I have recently been reading Roadside Picnic by Arkady and Boris Strugatsky. The short science fiction novel is set after an extraterrestrial event called the Visitation that affects the ecology of certain areas of the planet. At first it is intriguing, exciting and captivating, but after a well it gets a little…well, I don’t want to hold myself back too much on this, but essentially the book grows preachy, boring and soulless. You wouldn’t expect it from a science fiction story about aliens, but the Strugatsky’s were strangely able to turn a quirky science fiction plot into a Russian soapbox.
Why do so many authors do this? They create an elaborate story that holds themes and subtle nuances that indicate a more sophisticated and complicated theory, but then stop the fictional side of things completely and just write about their uninteresting gripes and groanings. Roadside Picnic indicates certain political standings in its characters and their circumstances, but then two of these characters suddenly stop what they’re doing to drink in a pub together and discuss a heavy load of political and scientific issues. Pages and pages go on like this before the plot is resumed, and quite frankly it’s self-obsessed, infuriating and downright dull.
I absolutely adore Nineteen Eighty-Four, but Orwell also managed to fall into this trap halfway through writing. Unlike Roadside Picnic, however, Orwell’s ramblings are interesting and inserted in a way that doesn’t affect the overall flow of the novel, but it’s still a large chunk of text that has nothing to do with the story so much as Orwell’s personal political agenda.

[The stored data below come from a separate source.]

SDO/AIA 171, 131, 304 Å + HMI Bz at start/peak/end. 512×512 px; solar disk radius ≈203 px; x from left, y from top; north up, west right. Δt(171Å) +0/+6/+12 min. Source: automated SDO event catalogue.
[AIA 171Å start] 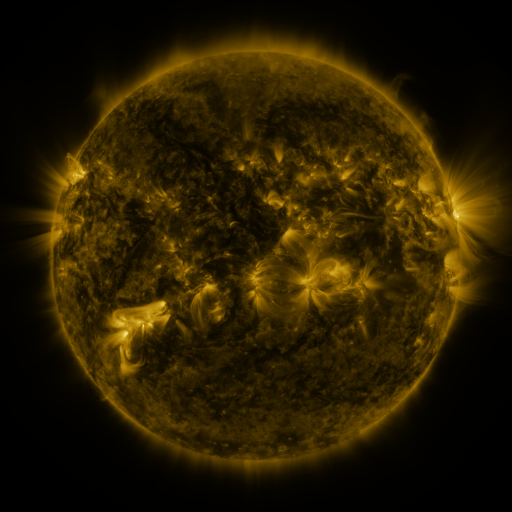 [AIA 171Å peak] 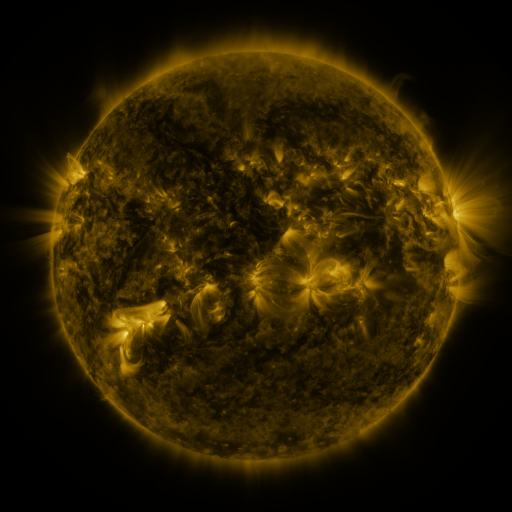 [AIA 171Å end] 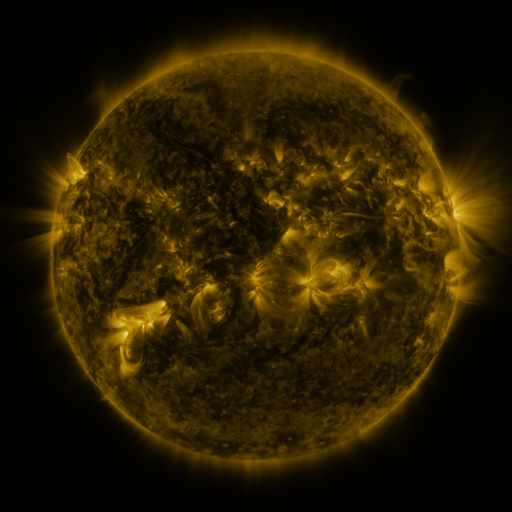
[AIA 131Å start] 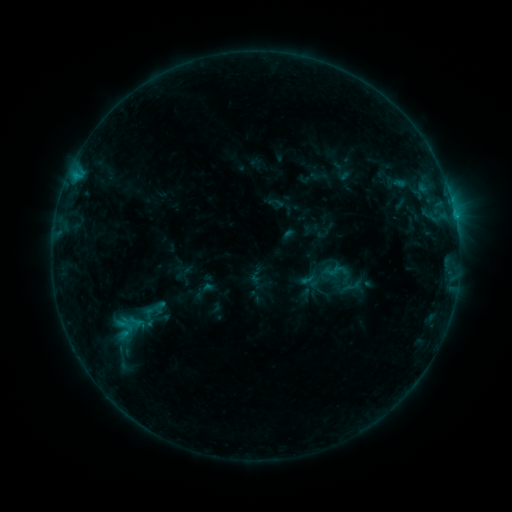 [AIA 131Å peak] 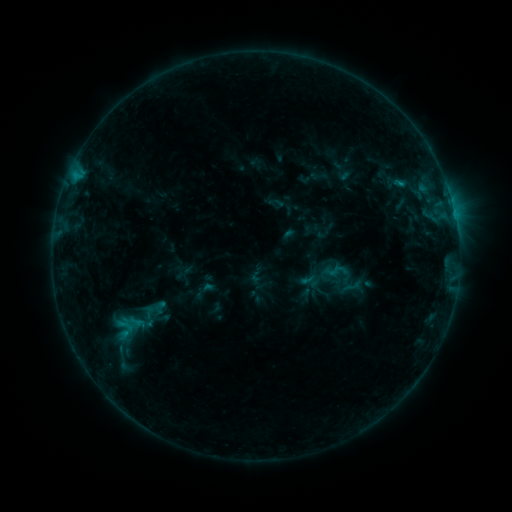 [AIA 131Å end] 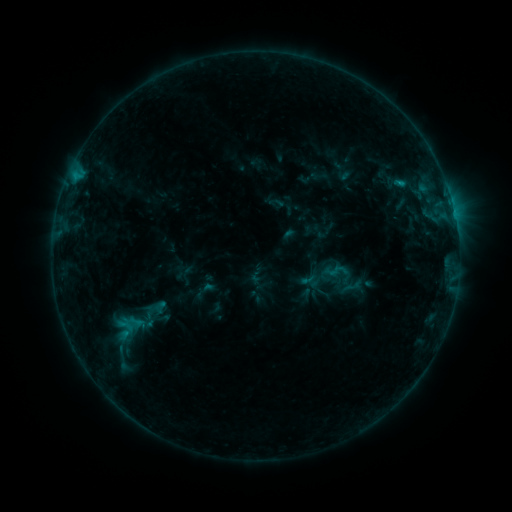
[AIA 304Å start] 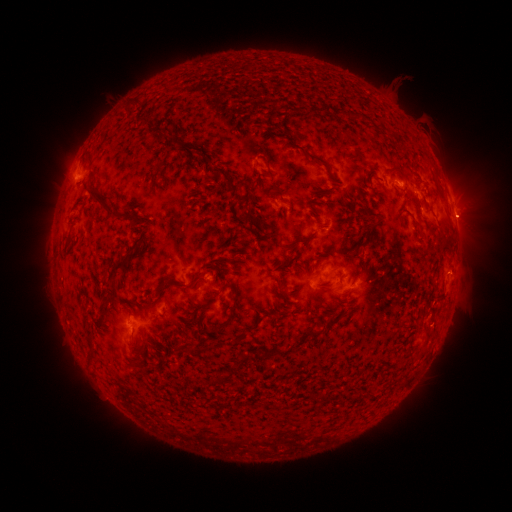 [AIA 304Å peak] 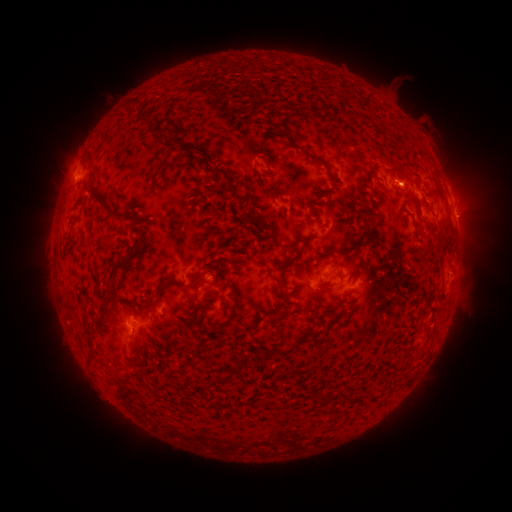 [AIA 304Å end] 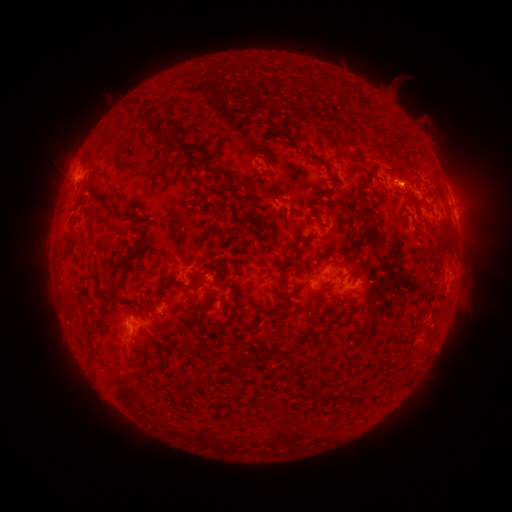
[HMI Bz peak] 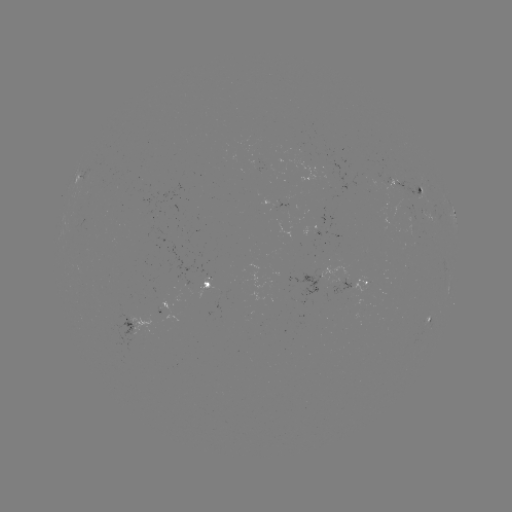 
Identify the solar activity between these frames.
B6.7 flare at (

Literature is all about opinions, politics and experiences, but why make them so blatantly obvious? It seems as though some writers panic that their message has not been entirely understood and so set out in making an impossible-to-miss manifesto right slap bang in the middle of an otherwise entertaining read. I want to know the Strugatsky’s opinions on their soviet society, governmental censorship and a whole host of other communist-related matters, but if I wanted it presented to me in a such an eye-wateringly straightforward manner then I would read their autobiographies. I primarily began their novel for entertainment purposes, and I think it should be my decision whether I come away with more than that or not.